• WHAT TO WORK ON
- A) In the passage below on the Kosovo Liberation Army, write out the part that opens with the words containing "In February 1996" and closes with "parts of Kosovo.".
- B) State whether each statement agrees with the passage below on the Kosovo Liberation Army, answering yes or no and quoting the deciding words: (i) the KLA acquired weapons looted from Albanian armories during the Albanian civil war of 1997; (ii) Jashari was present when Serbian forces attempted to assault the Jashari compound on 22 January 1998; (iii) the police operation on the Jashari compound left 58 Albanians dead.

───── DOCUMENT ─────

In February 1996 the KLA undertook a series of attacks against police stations and Yugoslav government employees, saying that the Yugoslav authorities had killed Albanian civilians as part of an ethnic cleansing campaign.[29] Serbian authorities denounced the KLA as a terrorist organization and increased the number of security forces in the region. This had the counter-productive effect of boosting the credibility of the embryonic KLA among the Kosovo Albanian population. On 22 April 1996, four attacks on Serbian security personnel were carried out almost simultaneously in several parts of Kosovo.
In January 1997, Serbian security forces assassinated KLA commander Zahir Pajaziti and two other leaders in a highway attack between Pristina and Mitrovica, and arrested more than 100 Albanian militants.[30]
Jashari was convicted of terrorism in absentia by a Yugoslav court on 11 July 1997. Human Rights Watch subsequently described the trial, in which fourteen other Kosovo Albanians were also convicted, as "[failing] to conform to international standards."[31]
The Albanian civil war of 1997 enabled the KLA to acquire large amounts of weapons looted from Albanian armories.[32] A 1997 intelligence report stated that the KLA received drug trafficking proceeds, used to purchase arms.[33] The KLA received large funds from Albanian diaspora organizations. There is a possibility that among donators to the KLA were people involved in illegal activities such as drug trafficking, however insufficient evidence exists that the KLA itself was involved in such activities.[34][35][36]
1998[]
The NATO North Atlantic Council said[when?] that KLA was "the main initiator of the violence" and that it had "launched what appears to be a deliberate campaign of provocation".[37]
James Bissett, Canadian Ambassador to Yugoslavia, Bulgaria and Albania, wrote in 2001 that media reports indicate that "as early as 1998, the Central Intelligence Agency assisted by the British Special Air Service were arming and training Kosovo Liberation Army members in Albania to foment armed rebellion in Kosovo" with the hope that "NATO could intervene (...)".[38]
Pursuing Adem Jashari for the murder of a Serbian policeman, Serbian forces again attempted to assault the Jashari compound in Prekaz on 22 January 1998.[39] With Jashari not present, thousands of Kosovo Albanians descended on Prekaz and again succeeded in pushing the Serbian forces out of the village and its surroundings. The next month, a small unit of the KLA was ambushed by Serbian policemen. Four Serbs were killed and two were injured in the ensuing clashes. At dawn on 5 March 1998, the KLA launched an attack against a police patrol in Prekaz,[16] which was then answered by a police operation on the Jashari compound which left 58 Albanians dead, including Jashari.[40] Four days after this, a NATO meeting was convoked, during which Madeleine Albright pushed for an anti-Serbian response.[23] NATO now threatened Serbia with military response.[23] The Kosovo War ensued, with subsequent NATO intervention.

───── PROVIDED MATERIAL ─────

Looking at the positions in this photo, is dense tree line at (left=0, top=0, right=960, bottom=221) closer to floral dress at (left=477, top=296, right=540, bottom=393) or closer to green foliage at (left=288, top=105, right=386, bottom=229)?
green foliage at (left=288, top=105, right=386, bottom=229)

─────

• WORKED ANSWERS
- A)
In February 1996 the KLA undertook a series of attacks against police stations and Yugoslav government employees, saying that the Yugoslav authorities had killed Albanian civilians as part of an ethnic cleansing campaign.[29] Serbian authorities denounced the KLA as a terrorist organization and increased the number of security forces in the region. This had the counter-productive effect of boosting the credibility of the embryonic KLA among the Kosovo Albanian population. On 22 April 1996, four attacks on Serbian security personnel were carried out almost simultaneously in several parts of Kosovo.

- B)
(i) Yes: "The Albanian civil war of 1997 enabled the KLA to acquire large amounts of weapons looted from Albanian armories."
(ii) No: "With Jashari not present"
(iii) Yes: "which left 58 Albanians dead, including Jashari."